General Motors shares get smaller bounce on 1st day of trading

11/19/2010
  • Dan-Akerson

    GM CEO Dan Akerson, right, and other officials applaud after ringing a bell to open the New York Stock Exchange. The sounds of a revving motor followed.

    Seth Wenig / AP

  • GM CEO Dan Akerson, right, and other officials applaud after ringing a bell to open the New York Stock Exchange. The sounds of a revving motor followed.
    GM CEO Dan Akerson, right, and other officials applaud after ringing a bell to open the New York Stock Exchange. The sounds of a revving motor followed.

    NEW YORK - General Motors returned to the stock market Thursday with a car show on Wall Street and a congratulatory message from President Obama, but the shares did not deliver a big surge above the price of the initial public offering.

    Shares in the nation's biggest automaker closed at $34.19 in heavy trading, a 3.6 percent rise over the $33-a-share price of its offering. Investors had hoped for a larger bounce on the first day of trading for the firm, rescued last year by a $50 billion government bailout and a swift trip through bankruptcy reorganization.
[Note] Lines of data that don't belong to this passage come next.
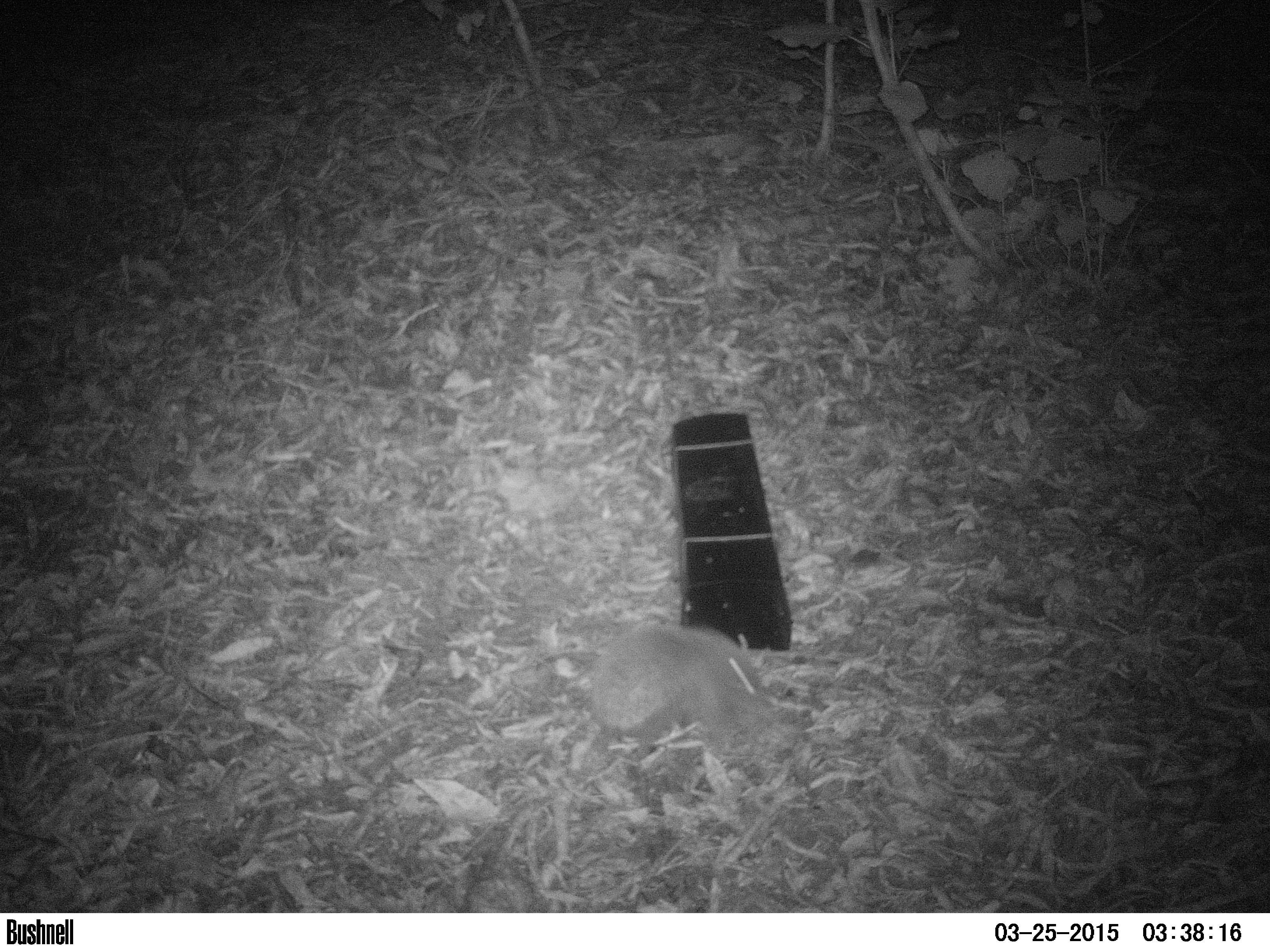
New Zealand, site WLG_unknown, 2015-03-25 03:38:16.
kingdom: Animalia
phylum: Chordata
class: Mammalia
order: Eulipotyphla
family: Erinaceidae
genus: Erinaceus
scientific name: Erinaceus europaeus europaeus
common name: european hedgehog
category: hedgehog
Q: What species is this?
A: Hedgehog (european hedgehog) (Erinaceus europaeus europaeus).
    Analysts said it seemed that the decision this week by GM and its underwriters to bump up the stock's target price from the $26 to $29 range had absorbed the usual first-day rise for an IPO.

    "That was where the bounce was," said David Cole of the Center for Automotive Research in Ann Arbor.

    The relatively small increase in the GM share price also meant that the U.S. taxpayers likely captured the best return possible in their first divestiture of what was a 61 percent stake in the company.

    Too high of a jump could have left GM and the Obama Administration open to the charge that they priced the stock too low, abandoning paper profits that could have gone to taxpayers instead.

    GM executives celebrated the occasion by ringing the bell to open trading on the New York Stock Exchange - and, they hoped, put an end to the "Government Motors" stigma.

    "It has held us back," said Mark Reuss, GM's head of North American operations. "We know that, and we know that our competitors have certainly taken advantage of all that."

    General Motors' headquarters in Detroit was dressed up for the company's return to life as a public company. GM was one of the recipients of a deeply unpopular federal bailout.
    General Motors' headquarters in Detroit was dressed up for the company's return to life as a public company. GM was one of the recipients of a deeply unpopular federal bailout.

    While GM was anxious to move past the bailout, Mr. Obama took the chance to defend the government's rescue of the company.

    "We are finally beginning to see some of the tough decisions that we made in the midst of crisis pay off," Mr. Obama said.

    The President said critics of the government's role in saving GM and Chrysler were ready to "read the American auto industry its last rites" and at least 1 million jobs would have been lost if Detroit automakers were left to fail.

    "That was not an acceptable option, to throw up our hands and to quit," he said.

    The GM offering set a record for the largest initial public offering in U.S. history. The entire offering is expected to reach $23.1 billion, including preferred shares and an overallotment option that will be used to take advantage of strong demand for GM's shares.

    The Treasury Department sold about half of its stake and will reap about $13.6 billion once the overallotment is completed. The total government stake in the firm will shrink to about 26 percent, including preferred shares and accounting for stock options given to former GM bondholders.

    The firm must wait six months before shedding more stock. The government would have to sell the rest of its ownership for about $53 a share to break even.

    Shares opened strong at $35 - $2 higher than the initial public offering price - and reached $35.99 in early trading, before sliding down to the closing price.

    Privately, government officials and GM underwriters said Thursday that they were relieved by the stock's trading, indicating that the shares had been valued appropriately. The goal, they said, was to establish enough of a market for GM shares to guarantee they would trade well, while maximizing the taxpayers' profits.

    Besides the Treasury Department, the big sellers of stock into the offering were the United Auto Workers health-care trust and the Canadian government.

    Bob King, UAW president, was there with CEO Dan Akerson when he rang the opening bell, which was followed by the sounds of a revving engine.

    Buyers of the stock included mutual funds, hedge funds, and large overseas sovereign wealth funds, said Chris Liddell, GM's chief financial officer. He said that 90 percent of the shares were sold to North American investors.

    GM draped a blue banner across the front of the stock exchange and displayed some of its newest vehicles on the street.

    But executives tried not to celebrate too much. Mark Reuss, head of GM North America, said the firm was aware that "it has a lot of work to do" to rebuild relationships with consumers unhappy about the bailout.

    "There is no victory today," he said. "The only thing we can feel good about today is that we are making progress, and the second chance we were given by the taxpayers."